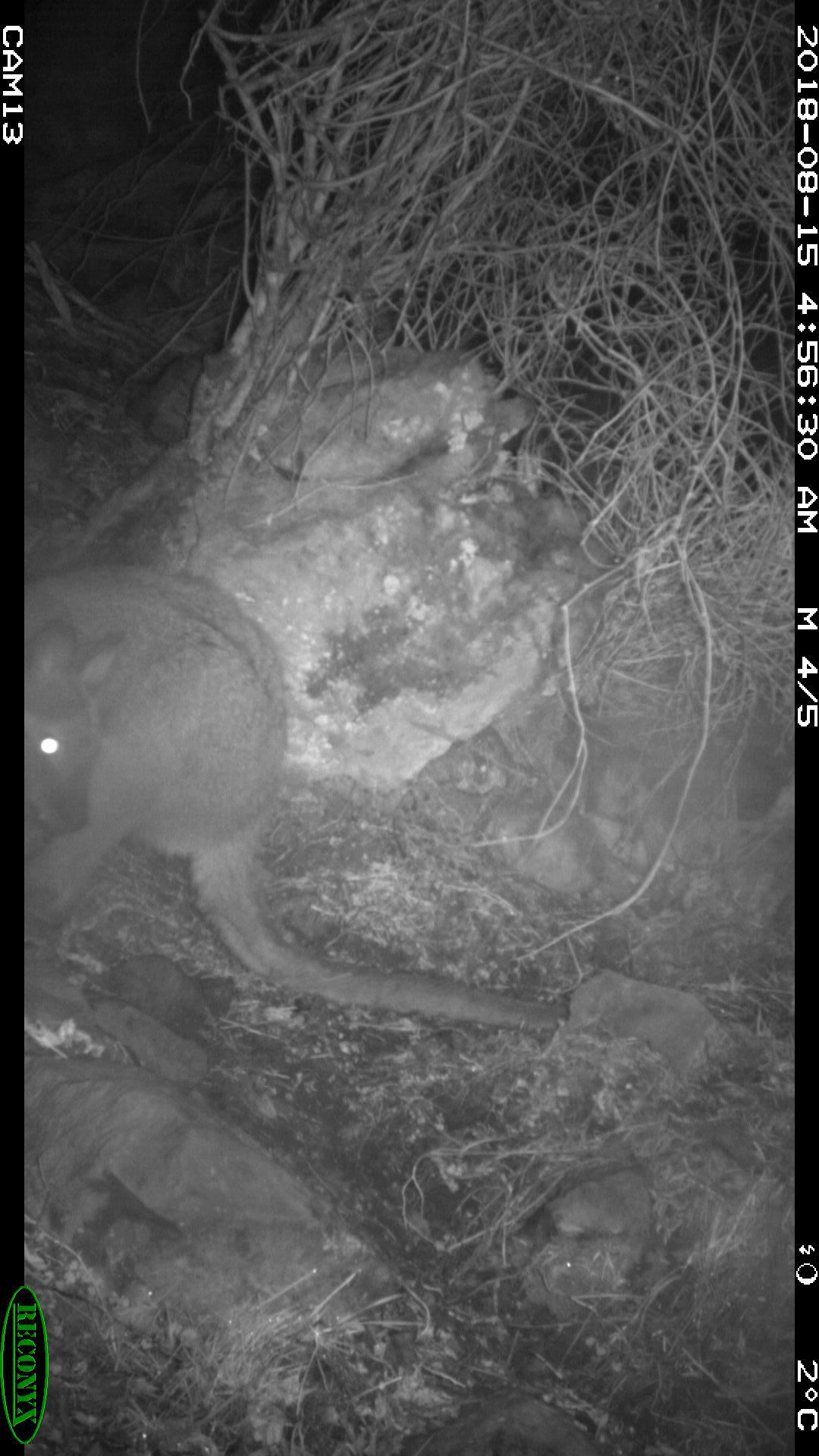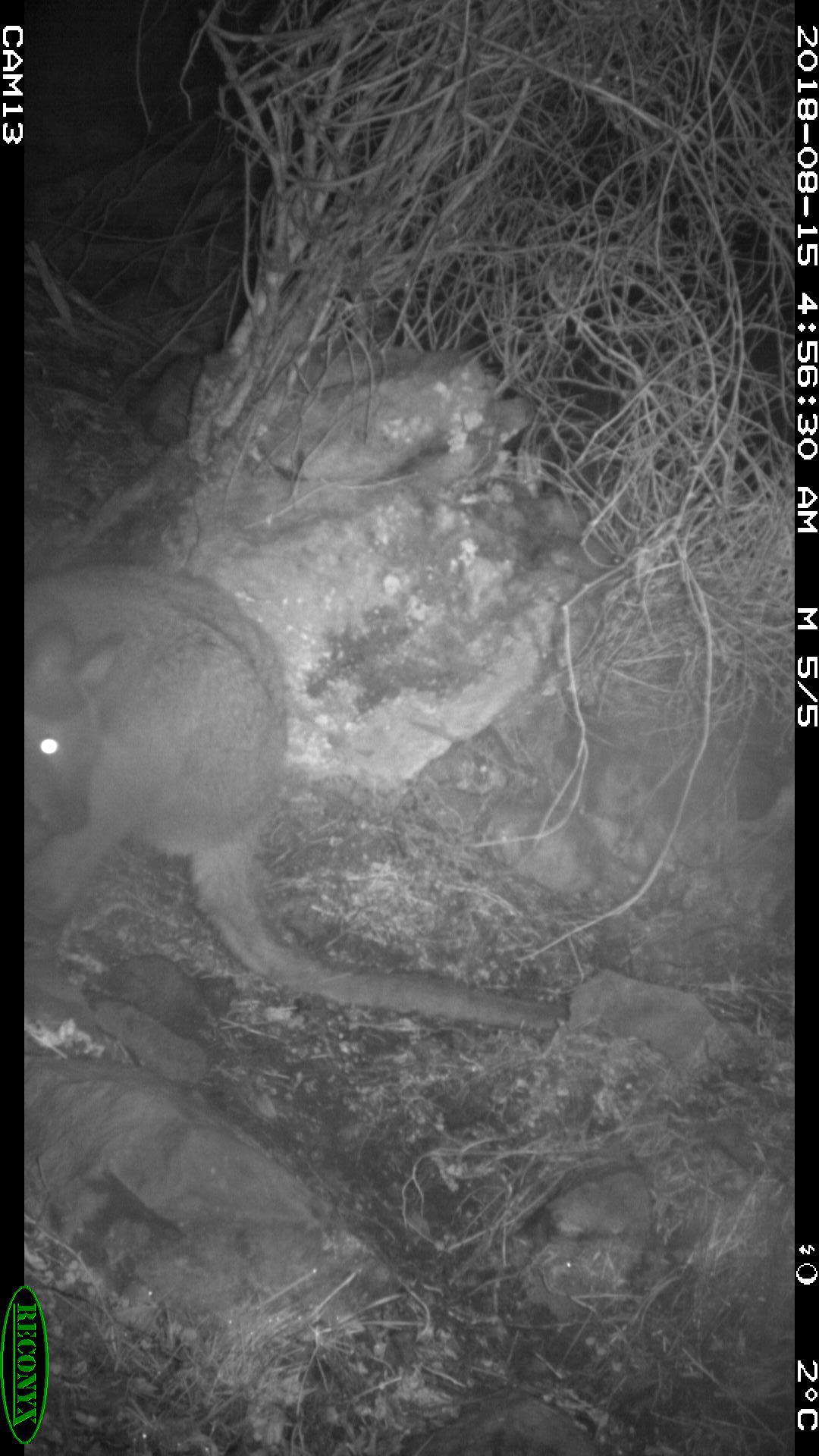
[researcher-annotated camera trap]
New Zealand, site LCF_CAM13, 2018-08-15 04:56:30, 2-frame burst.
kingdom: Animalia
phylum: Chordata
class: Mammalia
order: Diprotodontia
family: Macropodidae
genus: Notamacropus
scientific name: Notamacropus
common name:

__________________________________________________

EXERCISE REQUIREMENTS:
In the listing above, find the line containing "kingdom: Animalia"; that line and every line after it, through the last, are to be retyped exactly.

EXERCISE RESPONSE:
kingdom: Animalia
phylum: Chordata
class: Mammalia
order: Diprotodontia
family: Macropodidae
genus: Notamacropus
scientific name: Notamacropus
common name:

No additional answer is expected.